Would love to know the history behind this find:

1882 Winchester rifle found in Great Basin National Park

1882 Winchester rifle found in Great Basin National Park | KSL.com


----------



## SouthernBoy (Jun 27, 2007)

WOW. Nice find. If it could only talk.


----------



## Goldwing (Nov 5, 2014)

It is talking, but very quietly. The gun is saying that its owner was relaxed enough to set the gun down when it was more likely time to get ready to use it. Whether the danger was man or beast who knows? Might have even been the weather. I just cannot believe that a man in the wilderness would set down his most valuable possession aside from maybe his horse and forget where he left it. I think there are bones out there associated with the gun.
GW


----------



## Cait43 (Apr 4, 2013)

The answer to why it was there is simple.......

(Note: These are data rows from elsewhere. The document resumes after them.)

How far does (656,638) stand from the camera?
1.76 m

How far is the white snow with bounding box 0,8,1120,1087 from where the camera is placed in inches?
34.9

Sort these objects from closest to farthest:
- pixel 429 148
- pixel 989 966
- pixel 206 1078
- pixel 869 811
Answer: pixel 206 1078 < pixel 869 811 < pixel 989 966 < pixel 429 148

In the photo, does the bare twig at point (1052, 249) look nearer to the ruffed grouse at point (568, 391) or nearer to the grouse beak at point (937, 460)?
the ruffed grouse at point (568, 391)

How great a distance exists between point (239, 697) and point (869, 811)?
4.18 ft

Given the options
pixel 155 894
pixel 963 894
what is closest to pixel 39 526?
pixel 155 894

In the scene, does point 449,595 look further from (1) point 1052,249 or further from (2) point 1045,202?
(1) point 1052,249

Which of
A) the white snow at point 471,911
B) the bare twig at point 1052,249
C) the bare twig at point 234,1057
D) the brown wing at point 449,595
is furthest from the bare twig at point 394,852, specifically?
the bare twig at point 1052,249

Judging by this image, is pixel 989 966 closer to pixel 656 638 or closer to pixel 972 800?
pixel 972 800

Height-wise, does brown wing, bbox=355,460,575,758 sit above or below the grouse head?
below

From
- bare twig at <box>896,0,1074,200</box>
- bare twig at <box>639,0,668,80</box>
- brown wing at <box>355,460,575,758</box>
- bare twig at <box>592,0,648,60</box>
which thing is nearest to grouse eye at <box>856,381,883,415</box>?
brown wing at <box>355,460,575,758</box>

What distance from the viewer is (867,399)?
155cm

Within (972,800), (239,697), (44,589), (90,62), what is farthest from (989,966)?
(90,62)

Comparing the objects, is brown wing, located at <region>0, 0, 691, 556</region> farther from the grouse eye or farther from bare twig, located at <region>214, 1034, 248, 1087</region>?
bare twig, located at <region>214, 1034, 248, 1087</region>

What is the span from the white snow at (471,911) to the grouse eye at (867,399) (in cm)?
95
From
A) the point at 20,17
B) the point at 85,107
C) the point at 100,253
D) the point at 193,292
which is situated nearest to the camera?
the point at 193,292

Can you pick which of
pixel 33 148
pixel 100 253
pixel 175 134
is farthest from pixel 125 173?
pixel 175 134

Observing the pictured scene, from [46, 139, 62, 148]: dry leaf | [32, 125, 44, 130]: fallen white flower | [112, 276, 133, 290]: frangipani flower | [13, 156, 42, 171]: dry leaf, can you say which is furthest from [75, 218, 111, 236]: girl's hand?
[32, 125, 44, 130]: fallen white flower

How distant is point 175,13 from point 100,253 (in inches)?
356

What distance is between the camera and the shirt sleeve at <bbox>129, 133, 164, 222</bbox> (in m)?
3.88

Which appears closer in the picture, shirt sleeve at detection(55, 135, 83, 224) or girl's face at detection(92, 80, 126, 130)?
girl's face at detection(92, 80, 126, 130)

Old Pete leaned it against the tree because he had to take a dump....... Bear came along and attacked him and ate him............:smt1099


----------



## Goldwing (Nov 5, 2014)

Cait43 said:


> The answer to why it was there is simple.......
> 
> Old Pete leaned it against the tree because he had to take a dump....... Bear came along and attacked him and ate him............:smt1099


I thereby amend my last sentence to "I think there is dried up bear poop out there associated with that gun."
GW


----------



## berettatoter (Sep 1, 2011)

Wow. Surprised it didn't get knocked over in a storm or something. Interesting.


----------



## Sierra_Hunter (Feb 17, 2015)

When I was a young lad, one of our neighbors found (in alaska) two skeletons. One human. One bear. Nearby was a 30/40 craig rifle. And a colt pistol.


----------



## BackyardCowboy (Aug 27, 2014)

Sierra_Hunter said:


> When I was a young lad, one of our neighbors found (in alaska) two skeletons. One human. One bear. Nearby was a 30/40 craig rifle. And a colt pistol.


Yep, bear was just out there minding his own business, hunting with his 30/40 when this human leapt out of the woods and attacked him. Of course, the bear tried to defend hisself with the rifle, but was too far gone.


----------